The refinery is sourcing domestic crude under a supply deal with the trading arm of the state company Nigerian National Petroleum Co. (NNPC).

The first cargo that arrived at the plant last month was Nigeria’s Agbami crude, sold by a trading unit of Shell Plc. This was followed by more Nigerian barrels including the nation’s Amenam, Bonny Light and CJ Blend streams.

As well as processing domestic feedstock, the new giant plant is equipped to run other African crudes as well as supply from further afield including the US and Saudi Arabia, Dangote Group said earlier this month.

The refinery is expected to start gasoline production by March, local newspaper The Guardian reported at the weekend, quoting Dangote himself.

The refinery’s switch to US crude oil comes at a time when Nigeria’s oil production has been struggling to meet its OPEC quota of 1.75 million barrels per day for 2023.

The oil cartel has cut Nigeria’s production quota for 2024 to 1.65 million barrels per day, citing the country’s failure to comply with the previous target.Nigeria’s oil output has been hampered by various factors, including pipeline vandalism, militant attacks, technical issues, and regulatory uncertainty.

The country’s oil sector, which accounts for about 90% of its foreign exchange earnings and 60% of its government revenue, has also been hit by the global oil price slump and the COVID-19 pandemic.
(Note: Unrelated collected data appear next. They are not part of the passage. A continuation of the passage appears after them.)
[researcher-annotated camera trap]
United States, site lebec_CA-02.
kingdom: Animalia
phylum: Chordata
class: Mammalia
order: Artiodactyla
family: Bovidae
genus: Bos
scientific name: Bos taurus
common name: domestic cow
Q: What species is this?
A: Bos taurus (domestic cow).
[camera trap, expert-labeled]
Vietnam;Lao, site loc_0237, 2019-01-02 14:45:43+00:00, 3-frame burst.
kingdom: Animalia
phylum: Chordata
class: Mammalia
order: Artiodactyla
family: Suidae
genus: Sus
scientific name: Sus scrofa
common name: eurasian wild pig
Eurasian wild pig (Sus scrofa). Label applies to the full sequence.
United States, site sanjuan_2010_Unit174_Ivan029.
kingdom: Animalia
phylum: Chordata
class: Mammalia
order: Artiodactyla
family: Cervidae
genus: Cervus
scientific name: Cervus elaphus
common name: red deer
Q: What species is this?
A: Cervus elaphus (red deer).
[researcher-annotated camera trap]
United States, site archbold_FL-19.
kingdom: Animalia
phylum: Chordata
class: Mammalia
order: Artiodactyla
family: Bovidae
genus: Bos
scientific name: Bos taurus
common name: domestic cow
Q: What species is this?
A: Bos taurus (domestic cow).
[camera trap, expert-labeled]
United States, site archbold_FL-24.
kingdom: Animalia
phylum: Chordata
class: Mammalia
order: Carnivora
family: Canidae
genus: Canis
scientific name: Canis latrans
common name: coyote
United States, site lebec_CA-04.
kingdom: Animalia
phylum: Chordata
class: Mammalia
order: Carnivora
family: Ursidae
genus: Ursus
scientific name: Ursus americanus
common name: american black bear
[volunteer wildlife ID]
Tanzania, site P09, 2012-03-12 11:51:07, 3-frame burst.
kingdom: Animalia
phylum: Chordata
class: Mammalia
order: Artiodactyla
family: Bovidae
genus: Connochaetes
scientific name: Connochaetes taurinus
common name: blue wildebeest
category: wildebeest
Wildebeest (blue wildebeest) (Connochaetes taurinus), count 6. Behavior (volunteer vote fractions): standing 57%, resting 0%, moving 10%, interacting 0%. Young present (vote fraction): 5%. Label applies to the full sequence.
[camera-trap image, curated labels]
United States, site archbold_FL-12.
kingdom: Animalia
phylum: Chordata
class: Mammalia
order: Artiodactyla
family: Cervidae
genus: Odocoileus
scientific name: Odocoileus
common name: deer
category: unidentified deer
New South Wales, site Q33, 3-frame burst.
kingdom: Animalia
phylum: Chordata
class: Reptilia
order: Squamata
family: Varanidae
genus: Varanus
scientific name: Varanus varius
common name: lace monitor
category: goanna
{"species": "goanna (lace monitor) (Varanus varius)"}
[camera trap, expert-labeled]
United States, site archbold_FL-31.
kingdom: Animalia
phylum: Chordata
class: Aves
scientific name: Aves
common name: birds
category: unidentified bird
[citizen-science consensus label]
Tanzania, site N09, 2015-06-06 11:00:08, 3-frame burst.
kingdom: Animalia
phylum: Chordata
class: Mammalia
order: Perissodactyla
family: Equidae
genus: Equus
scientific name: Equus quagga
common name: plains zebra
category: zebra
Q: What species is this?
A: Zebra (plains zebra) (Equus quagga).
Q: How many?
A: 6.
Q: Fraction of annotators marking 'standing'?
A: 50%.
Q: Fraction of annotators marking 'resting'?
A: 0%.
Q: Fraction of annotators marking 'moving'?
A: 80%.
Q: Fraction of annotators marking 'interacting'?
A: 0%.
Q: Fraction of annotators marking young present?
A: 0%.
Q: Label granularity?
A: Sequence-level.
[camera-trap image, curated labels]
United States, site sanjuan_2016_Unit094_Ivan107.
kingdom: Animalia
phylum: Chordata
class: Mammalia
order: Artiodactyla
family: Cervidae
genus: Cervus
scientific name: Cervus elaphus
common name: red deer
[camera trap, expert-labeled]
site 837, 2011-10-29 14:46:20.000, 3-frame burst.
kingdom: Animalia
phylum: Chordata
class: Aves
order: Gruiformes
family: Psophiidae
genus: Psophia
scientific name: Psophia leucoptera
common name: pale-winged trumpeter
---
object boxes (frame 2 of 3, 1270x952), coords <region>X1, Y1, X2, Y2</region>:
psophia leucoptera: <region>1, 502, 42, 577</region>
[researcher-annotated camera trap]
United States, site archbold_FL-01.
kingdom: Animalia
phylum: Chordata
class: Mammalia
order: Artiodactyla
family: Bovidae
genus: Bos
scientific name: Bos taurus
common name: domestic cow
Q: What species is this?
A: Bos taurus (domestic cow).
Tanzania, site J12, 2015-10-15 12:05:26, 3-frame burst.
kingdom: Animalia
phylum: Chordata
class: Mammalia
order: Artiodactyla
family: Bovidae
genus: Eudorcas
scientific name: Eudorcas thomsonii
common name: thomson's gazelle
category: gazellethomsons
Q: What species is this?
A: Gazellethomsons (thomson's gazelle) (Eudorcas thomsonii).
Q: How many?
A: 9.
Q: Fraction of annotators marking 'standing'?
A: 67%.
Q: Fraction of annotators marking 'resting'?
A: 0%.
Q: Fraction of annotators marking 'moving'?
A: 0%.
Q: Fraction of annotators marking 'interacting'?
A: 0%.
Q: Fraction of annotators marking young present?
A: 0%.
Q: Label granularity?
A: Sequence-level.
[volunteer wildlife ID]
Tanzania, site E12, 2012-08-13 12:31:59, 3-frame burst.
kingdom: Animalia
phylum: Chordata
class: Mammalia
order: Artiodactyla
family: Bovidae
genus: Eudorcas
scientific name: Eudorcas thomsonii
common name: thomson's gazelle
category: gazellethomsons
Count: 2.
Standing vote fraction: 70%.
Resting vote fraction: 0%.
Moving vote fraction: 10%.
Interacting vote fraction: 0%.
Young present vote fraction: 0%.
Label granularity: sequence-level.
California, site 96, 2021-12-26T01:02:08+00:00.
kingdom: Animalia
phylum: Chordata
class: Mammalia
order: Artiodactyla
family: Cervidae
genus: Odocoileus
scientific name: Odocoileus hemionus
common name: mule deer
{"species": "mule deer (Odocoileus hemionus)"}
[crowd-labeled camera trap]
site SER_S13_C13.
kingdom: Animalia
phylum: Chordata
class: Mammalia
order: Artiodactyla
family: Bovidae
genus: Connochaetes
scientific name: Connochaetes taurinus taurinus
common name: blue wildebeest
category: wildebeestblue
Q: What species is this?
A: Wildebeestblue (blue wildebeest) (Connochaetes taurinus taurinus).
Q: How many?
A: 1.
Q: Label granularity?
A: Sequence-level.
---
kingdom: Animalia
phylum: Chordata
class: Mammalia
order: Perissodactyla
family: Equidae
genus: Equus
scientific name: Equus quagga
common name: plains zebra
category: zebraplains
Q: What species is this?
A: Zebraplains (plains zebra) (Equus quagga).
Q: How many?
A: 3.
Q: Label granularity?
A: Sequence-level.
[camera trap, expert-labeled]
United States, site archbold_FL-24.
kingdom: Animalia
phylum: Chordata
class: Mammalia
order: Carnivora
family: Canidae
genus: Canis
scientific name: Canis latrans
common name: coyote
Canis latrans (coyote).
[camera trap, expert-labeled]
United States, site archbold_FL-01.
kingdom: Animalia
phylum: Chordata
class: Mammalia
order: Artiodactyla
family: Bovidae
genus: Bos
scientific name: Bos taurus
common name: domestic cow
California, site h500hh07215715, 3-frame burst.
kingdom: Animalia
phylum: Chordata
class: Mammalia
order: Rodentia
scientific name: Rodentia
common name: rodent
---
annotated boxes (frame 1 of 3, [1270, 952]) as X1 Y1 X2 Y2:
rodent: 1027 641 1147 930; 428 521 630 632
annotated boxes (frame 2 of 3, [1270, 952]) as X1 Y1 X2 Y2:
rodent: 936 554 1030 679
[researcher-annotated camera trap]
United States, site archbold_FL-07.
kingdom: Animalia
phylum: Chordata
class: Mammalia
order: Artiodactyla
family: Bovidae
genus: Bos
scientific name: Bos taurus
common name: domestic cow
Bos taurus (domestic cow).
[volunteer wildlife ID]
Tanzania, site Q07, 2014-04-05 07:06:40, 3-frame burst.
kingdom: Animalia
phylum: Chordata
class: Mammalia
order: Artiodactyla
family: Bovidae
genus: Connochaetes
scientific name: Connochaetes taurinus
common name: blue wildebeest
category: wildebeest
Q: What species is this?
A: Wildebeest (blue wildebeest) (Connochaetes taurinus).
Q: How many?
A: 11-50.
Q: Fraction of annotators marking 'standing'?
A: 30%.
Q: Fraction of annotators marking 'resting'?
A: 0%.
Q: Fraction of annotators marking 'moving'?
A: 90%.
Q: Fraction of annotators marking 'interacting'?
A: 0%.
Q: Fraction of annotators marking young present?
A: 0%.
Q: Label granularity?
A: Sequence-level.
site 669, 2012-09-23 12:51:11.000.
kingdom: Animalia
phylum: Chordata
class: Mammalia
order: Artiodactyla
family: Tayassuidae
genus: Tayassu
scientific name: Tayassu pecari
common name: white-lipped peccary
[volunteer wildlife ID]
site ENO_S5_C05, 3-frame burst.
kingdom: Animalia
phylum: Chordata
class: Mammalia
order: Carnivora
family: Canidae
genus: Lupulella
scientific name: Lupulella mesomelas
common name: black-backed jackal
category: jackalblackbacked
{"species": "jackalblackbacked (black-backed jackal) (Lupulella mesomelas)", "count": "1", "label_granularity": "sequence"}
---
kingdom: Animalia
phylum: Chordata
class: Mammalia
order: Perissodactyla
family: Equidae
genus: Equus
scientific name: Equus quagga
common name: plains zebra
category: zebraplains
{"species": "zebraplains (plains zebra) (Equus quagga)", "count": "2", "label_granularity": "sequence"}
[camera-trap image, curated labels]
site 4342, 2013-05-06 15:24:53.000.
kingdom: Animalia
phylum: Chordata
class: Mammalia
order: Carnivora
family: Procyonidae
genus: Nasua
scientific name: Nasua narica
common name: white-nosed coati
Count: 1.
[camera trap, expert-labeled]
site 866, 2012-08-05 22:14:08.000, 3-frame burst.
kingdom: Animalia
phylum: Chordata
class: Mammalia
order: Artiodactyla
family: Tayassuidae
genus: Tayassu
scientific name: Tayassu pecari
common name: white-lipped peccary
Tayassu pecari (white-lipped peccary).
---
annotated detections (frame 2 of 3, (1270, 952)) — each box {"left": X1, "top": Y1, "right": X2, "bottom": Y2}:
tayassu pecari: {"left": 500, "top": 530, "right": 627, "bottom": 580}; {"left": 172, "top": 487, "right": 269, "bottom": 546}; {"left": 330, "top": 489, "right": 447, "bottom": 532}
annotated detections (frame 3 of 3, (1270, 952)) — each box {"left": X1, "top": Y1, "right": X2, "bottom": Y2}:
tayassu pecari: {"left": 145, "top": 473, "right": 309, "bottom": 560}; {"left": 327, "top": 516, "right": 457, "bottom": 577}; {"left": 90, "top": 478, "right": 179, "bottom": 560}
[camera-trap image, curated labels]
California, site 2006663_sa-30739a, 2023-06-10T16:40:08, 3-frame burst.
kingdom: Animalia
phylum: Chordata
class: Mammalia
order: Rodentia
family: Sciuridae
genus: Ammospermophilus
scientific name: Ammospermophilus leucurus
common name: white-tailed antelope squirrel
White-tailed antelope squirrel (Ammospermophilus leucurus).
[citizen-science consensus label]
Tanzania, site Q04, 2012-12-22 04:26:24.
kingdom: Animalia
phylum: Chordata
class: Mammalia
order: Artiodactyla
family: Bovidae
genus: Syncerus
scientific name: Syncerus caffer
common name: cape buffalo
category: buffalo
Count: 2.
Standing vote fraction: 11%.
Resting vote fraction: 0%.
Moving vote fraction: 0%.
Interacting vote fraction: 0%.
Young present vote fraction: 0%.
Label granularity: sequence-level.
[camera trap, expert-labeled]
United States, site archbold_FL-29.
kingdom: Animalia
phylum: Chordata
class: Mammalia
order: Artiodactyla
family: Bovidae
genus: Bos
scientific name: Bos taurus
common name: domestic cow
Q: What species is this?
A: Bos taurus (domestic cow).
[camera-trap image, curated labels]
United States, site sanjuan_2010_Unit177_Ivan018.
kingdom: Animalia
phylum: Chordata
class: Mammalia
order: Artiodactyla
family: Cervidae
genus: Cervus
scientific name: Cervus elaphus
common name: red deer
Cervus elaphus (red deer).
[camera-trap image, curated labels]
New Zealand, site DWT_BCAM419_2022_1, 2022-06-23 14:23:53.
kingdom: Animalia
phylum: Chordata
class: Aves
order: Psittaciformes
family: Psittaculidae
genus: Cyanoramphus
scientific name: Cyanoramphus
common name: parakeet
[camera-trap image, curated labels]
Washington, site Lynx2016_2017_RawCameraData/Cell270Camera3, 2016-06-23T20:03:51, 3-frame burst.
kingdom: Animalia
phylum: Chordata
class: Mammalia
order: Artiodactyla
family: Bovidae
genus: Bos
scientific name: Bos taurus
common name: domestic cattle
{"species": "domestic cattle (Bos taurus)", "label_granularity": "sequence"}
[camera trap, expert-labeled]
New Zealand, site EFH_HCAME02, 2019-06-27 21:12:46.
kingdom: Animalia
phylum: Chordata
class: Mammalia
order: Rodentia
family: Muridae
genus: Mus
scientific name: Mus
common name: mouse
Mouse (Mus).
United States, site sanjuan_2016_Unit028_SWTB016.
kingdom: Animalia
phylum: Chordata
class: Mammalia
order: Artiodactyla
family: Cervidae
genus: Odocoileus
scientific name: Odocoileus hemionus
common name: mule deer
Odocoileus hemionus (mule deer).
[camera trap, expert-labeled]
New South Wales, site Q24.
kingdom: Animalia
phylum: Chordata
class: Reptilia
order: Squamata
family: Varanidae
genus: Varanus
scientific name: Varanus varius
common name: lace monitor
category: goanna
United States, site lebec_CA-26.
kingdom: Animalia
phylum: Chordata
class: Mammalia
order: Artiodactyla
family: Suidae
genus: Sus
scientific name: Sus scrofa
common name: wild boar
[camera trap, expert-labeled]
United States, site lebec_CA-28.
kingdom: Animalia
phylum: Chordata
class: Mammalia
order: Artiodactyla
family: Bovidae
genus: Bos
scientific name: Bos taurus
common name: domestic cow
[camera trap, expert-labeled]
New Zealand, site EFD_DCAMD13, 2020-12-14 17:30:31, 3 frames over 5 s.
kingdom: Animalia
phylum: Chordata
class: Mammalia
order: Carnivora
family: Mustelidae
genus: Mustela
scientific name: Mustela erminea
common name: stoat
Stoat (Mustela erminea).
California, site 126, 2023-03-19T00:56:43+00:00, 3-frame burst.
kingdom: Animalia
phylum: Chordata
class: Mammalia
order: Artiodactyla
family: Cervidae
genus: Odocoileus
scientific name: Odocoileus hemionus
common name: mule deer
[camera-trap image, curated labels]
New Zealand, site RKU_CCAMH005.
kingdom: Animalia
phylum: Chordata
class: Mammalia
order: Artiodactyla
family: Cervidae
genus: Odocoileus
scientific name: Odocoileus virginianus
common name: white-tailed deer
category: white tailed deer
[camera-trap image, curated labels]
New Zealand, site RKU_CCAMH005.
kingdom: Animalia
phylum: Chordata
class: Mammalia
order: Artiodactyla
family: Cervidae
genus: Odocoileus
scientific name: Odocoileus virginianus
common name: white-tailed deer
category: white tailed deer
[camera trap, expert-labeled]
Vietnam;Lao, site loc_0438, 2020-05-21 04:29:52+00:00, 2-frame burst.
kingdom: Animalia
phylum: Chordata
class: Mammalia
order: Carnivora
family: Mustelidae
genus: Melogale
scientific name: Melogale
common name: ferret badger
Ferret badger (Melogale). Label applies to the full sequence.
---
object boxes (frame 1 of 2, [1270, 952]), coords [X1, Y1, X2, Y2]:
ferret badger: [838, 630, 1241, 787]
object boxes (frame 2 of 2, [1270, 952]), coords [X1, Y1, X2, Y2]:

Some analysts have expressed concern that the Dangote refinery’s preference for US crude oil could further undermine Nigeria’s oil industry, which is already facing stiff competition from other African producers such as Angola, Ghana, and Senegal.

They argue that the refinery should prioritize Nigerian crude oil, which would create more value for the country and support the local oil sector.

However, others have welcomed the refinery’s decision to diversify its crude oil sources, saying that it would enhance its operational efficiency and profitability.

They also point out that the refinery would still benefit Nigeria’s economy by creating thousands of jobs, reducing fuel import bills, and boosting the country’s refining capacity.

The Dangote refinery is seen as a game-changer for Nigeria’s energy sector, which has long suffered from inadequate infrastructure, poor management, and corruption.

The refinery is expected to meet the country’s domestic fuel demand, which is estimated at about 300,000 barrels per day, and also export surplus products to neighboring countries and beyond.

The refinery is part of Dangote’s ambitious $15 billion investment plan, which also includes a fertilizer plant and a petrochemical complex.

The project is expected to generate about $9 billion in annual revenue and contribute about 2% to Nigeria’s gross domestic product.